[Data records]

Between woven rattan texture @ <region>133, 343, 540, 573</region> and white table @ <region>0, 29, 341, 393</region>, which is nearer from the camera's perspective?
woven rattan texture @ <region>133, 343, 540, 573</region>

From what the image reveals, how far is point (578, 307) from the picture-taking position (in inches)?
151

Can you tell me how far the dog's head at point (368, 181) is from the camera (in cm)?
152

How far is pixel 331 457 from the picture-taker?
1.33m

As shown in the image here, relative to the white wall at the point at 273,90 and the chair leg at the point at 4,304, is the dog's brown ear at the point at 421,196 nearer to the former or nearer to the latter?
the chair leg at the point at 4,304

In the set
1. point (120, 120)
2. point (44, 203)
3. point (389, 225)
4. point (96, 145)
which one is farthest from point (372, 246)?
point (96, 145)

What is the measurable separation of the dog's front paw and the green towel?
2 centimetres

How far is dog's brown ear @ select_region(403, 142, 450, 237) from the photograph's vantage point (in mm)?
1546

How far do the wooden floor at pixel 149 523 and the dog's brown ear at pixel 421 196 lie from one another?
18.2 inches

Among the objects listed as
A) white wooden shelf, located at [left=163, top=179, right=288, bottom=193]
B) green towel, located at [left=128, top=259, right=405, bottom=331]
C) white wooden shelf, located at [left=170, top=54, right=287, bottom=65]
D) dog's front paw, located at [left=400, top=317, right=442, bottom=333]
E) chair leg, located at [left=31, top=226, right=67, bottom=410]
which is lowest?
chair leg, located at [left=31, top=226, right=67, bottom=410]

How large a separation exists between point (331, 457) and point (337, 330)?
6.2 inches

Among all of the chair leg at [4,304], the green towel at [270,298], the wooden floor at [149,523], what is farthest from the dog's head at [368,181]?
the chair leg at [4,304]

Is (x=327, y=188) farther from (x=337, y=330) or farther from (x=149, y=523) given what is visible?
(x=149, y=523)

> [Task directions] Render every line of the rows above as a numbered list, omitting blank lines.

> [Output of the task]
1. Between woven rattan texture @ <region>133, 343, 540, 573</region> and white table @ <region>0, 29, 341, 393</region>, which is nearer from the camera's perspective?
2. woven rattan texture @ <region>133, 343, 540, 573</region>
3. From what the image reveals, how far is point (578, 307) from the picture-taking position (in inches)?
4. 151
5. Can you tell me how far the dog's head at point (368, 181) is from the camera (in cm)?
6. 152
7. How far is pixel 331 457 from the picture-taker?
8. 1.33m
9. As shown in the image here, relative to the white wall at the point at 273,90 and the chair leg at the point at 4,304, is the dog's brown ear at the point at 421,196 nearer to the former or nearer to the latter?
10. the chair leg at the point at 4,304
11. In the set
12. 1. point (120, 120)
13. 2. point (44, 203)
14. 3. point (389, 225)
15. 4. point (96, 145)
16. which one is farthest from point (372, 246)?
17. point (96, 145)
18. What is the measurable separation of the dog's front paw and the green towel?
19. 2 centimetres
20. How far is dog's brown ear @ select_region(403, 142, 450, 237) from the photograph's vantage point (in mm)?
21. 1546
22. How far do the wooden floor at pixel 149 523 and the dog's brown ear at pixel 421 196 lie from one another?
23. 18.2 inches
24. Among the objects listed as
25. A) white wooden shelf, located at [left=163, top=179, right=288, bottom=193]
26. B) green towel, located at [left=128, top=259, right=405, bottom=331]
27. C) white wooden shelf, located at [left=170, top=54, right=287, bottom=65]
28. D) dog's front paw, located at [left=400, top=317, right=442, bottom=333]
29. E) chair leg, located at [left=31, top=226, right=67, bottom=410]
30. which is lowest?
31. chair leg, located at [left=31, top=226, right=67, bottom=410]
32. How large a separation exists between point (331, 457) and point (337, 330)?
33. 6.2 inches
34. Among all of the chair leg at [4,304], the green towel at [270,298], the wooden floor at [149,523], what is farthest from the dog's head at [368,181]?
35. the chair leg at [4,304]
36. Is (x=327, y=188) farther from (x=337, y=330) or farther from (x=149, y=523) given what is visible?
37. (x=149, y=523)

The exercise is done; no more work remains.